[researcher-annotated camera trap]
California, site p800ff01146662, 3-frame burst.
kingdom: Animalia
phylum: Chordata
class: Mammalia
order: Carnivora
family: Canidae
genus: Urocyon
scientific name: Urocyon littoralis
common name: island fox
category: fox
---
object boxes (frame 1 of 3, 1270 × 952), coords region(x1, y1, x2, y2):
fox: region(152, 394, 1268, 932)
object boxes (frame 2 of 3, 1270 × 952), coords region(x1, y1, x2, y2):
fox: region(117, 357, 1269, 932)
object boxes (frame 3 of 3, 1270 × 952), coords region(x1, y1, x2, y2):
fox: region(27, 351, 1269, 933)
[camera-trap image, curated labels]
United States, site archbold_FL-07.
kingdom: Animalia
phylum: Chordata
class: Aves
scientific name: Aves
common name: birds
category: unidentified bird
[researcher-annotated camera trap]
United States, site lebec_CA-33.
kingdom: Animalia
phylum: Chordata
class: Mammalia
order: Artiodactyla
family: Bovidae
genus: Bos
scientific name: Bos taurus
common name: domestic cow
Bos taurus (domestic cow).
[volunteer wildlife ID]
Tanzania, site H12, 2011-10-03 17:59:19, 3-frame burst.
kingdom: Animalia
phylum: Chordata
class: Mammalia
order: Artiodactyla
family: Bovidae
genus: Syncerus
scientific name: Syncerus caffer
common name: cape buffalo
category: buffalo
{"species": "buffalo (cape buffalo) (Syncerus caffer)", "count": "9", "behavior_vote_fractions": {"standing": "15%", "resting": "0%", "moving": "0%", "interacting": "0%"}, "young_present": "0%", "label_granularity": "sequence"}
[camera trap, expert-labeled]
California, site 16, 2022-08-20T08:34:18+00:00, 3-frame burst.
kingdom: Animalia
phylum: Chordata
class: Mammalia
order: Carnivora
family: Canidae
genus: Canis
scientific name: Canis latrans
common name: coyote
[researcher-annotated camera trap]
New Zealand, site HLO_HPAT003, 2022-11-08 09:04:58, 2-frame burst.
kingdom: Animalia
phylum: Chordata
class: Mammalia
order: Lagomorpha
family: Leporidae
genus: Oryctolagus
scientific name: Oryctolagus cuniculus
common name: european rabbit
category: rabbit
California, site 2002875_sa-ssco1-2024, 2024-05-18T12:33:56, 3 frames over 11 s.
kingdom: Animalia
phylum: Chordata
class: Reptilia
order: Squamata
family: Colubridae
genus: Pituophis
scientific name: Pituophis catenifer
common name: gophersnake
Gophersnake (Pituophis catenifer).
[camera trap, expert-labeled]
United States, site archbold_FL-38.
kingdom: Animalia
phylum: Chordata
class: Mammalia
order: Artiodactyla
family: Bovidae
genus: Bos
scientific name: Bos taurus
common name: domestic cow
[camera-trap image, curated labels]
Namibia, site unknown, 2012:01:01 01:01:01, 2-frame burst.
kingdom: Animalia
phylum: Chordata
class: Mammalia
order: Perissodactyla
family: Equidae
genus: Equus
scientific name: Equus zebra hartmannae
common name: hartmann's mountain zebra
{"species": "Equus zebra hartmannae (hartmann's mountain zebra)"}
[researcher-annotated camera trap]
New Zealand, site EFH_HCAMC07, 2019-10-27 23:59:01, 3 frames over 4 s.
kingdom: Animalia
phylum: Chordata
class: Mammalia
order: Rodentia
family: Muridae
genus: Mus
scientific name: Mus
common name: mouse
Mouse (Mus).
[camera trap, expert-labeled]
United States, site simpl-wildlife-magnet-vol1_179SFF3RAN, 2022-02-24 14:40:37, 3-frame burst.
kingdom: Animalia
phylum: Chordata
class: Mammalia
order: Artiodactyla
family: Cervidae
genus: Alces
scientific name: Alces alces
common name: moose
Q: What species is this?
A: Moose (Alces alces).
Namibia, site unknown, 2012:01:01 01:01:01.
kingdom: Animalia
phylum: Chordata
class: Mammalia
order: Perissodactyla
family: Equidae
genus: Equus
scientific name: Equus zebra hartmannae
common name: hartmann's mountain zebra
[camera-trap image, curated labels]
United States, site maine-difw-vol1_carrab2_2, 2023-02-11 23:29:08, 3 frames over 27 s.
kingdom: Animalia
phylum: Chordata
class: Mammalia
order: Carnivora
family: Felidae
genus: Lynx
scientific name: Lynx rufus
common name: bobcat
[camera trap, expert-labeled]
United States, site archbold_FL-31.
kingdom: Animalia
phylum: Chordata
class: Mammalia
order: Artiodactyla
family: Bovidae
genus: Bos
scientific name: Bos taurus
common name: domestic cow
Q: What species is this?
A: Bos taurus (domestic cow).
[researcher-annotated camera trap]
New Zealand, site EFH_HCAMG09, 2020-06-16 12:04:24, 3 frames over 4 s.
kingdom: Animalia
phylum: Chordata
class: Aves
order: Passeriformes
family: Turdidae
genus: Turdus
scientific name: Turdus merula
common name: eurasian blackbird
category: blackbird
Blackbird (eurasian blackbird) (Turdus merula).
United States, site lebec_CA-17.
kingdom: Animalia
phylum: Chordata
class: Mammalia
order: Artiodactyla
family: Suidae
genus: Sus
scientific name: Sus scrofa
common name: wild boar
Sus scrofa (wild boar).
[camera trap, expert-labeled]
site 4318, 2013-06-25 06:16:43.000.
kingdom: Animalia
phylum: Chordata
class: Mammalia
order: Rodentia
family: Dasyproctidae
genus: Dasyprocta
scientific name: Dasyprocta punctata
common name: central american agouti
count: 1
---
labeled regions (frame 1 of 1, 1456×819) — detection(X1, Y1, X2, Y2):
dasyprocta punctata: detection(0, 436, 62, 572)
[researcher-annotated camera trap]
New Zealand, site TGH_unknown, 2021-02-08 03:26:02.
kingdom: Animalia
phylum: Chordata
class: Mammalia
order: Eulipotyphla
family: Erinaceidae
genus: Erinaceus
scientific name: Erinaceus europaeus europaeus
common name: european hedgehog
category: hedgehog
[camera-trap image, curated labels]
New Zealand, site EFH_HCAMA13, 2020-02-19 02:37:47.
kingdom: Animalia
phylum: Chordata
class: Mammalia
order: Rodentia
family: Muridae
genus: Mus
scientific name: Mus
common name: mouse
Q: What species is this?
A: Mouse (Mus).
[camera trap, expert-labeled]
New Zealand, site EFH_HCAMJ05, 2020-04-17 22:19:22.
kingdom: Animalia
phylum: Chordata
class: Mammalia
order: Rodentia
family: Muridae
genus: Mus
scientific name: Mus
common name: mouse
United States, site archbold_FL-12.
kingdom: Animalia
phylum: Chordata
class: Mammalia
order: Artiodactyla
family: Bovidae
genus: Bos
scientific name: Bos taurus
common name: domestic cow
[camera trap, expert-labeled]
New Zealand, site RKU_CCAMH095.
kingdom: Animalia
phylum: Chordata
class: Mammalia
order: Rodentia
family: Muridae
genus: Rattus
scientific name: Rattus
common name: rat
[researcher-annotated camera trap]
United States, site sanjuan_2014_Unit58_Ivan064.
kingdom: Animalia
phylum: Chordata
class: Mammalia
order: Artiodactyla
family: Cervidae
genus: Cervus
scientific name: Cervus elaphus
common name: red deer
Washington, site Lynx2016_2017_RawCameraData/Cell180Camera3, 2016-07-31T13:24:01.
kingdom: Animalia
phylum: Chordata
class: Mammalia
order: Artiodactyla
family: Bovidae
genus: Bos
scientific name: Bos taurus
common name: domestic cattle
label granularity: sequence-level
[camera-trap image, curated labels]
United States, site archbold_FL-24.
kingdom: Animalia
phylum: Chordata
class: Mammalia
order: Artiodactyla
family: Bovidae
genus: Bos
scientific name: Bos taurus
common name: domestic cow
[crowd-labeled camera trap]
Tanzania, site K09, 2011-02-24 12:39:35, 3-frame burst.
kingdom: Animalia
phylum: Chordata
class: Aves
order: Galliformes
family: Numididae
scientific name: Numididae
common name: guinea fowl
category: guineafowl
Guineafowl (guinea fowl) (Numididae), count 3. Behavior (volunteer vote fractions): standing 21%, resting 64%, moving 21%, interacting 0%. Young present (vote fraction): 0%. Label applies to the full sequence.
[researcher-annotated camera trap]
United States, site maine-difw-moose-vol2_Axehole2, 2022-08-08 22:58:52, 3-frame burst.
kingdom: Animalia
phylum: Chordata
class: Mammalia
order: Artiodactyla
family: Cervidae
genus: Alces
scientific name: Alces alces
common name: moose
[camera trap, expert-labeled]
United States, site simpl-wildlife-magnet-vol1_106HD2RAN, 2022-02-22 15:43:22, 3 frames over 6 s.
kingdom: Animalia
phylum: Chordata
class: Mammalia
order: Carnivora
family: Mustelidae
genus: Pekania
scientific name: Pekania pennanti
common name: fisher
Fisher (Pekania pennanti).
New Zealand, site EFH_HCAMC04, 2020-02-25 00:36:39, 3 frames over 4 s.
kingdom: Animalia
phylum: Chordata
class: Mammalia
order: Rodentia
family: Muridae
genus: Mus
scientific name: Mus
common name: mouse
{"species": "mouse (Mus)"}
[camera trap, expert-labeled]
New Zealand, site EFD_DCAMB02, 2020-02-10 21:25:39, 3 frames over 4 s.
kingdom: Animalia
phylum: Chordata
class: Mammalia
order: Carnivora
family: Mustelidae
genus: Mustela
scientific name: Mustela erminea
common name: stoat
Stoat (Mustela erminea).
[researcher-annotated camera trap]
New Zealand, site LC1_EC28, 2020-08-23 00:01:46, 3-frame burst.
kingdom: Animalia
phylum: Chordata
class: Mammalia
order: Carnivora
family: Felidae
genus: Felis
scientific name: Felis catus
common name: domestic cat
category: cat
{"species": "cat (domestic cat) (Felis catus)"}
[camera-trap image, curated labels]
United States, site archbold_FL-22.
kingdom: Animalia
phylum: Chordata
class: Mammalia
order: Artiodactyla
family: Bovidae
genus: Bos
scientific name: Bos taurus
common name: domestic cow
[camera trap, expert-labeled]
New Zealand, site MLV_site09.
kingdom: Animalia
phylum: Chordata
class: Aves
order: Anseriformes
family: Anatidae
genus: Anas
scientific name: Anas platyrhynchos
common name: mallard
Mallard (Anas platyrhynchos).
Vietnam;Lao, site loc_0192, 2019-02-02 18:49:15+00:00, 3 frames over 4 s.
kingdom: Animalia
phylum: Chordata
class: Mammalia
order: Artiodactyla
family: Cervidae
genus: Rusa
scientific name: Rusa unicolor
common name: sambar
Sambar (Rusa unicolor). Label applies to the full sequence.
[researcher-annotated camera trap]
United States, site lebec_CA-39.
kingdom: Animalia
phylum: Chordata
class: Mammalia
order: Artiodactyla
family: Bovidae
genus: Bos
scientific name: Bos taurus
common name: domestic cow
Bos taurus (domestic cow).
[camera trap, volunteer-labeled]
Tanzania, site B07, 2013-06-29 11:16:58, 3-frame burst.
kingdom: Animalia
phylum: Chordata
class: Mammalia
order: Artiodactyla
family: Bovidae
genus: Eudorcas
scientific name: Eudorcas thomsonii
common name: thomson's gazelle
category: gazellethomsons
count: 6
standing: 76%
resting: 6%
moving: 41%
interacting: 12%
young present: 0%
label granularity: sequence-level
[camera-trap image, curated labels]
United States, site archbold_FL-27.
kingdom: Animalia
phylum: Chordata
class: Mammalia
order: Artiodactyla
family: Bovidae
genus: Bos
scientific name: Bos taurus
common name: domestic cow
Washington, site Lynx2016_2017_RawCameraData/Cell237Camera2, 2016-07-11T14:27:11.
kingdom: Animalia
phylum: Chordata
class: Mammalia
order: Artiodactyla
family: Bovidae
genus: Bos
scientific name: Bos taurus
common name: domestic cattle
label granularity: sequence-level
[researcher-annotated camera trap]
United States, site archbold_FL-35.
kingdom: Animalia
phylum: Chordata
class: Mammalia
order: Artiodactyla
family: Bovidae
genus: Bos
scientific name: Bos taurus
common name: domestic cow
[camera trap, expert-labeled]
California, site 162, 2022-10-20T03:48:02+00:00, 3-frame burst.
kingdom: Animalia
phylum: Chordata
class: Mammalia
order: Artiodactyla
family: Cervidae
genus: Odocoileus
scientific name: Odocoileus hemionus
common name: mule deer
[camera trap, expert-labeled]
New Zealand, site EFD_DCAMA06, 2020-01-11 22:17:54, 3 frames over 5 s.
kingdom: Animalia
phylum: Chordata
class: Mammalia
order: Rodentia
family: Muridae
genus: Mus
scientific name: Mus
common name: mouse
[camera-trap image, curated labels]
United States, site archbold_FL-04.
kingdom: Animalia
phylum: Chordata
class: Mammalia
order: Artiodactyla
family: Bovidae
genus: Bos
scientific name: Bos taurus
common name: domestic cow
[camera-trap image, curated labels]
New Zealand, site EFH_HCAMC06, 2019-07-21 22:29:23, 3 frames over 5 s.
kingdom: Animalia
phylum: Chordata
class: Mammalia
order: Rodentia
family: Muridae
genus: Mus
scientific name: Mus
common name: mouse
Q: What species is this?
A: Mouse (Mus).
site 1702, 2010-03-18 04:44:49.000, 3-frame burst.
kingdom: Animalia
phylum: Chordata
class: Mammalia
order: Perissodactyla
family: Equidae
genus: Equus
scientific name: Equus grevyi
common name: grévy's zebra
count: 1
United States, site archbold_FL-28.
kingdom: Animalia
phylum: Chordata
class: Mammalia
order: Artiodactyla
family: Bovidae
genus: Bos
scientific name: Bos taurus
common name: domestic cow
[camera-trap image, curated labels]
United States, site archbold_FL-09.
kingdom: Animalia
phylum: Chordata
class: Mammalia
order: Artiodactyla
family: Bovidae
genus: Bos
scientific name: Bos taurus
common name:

+ + + + + + +

▶ WHAT YOU ARE ASKED TO DO: Reproduce word for word the material above, beginning with the line that contains "object boxes (frame 2" and ending with the line that contains "category: buffalo".

▶ PROBLEM SOLUTION:
object boxes (frame 2 of 3, 1270 × 952), coords region(x1, y1, x2, y2):
fox: region(117, 357, 1269, 932)
object boxes (frame 3 of 3, 1270 × 952), coords region(x1, y1, x2, y2):
fox: region(27, 351, 1269, 933)
[camera-trap image, curated labels]
United States, site archbold_FL-07.
kingdom: Animalia
phylum: Chordata
class: Aves
scientific name: Aves
common name: birds
category: unidentified bird
[researcher-annotated camera trap]
United States, site lebec_CA-33.
kingdom: Animalia
phylum: Chordata
class: Mammalia
order: Artiodactyla
family: Bovidae
genus: Bos
scientific name: Bos taurus
common name: domestic cow
Bos taurus (domestic cow).
[volunteer wildlife ID]
Tanzania, site H12, 2011-10-03 17:59:19, 3-frame burst.
kingdom: Animalia
phylum: Chordata
class: Mammalia
order: Artiodactyla
family: Bovidae
genus: Syncerus
scientific name: Syncerus caffer
common name: cape buffalo
category: buffalo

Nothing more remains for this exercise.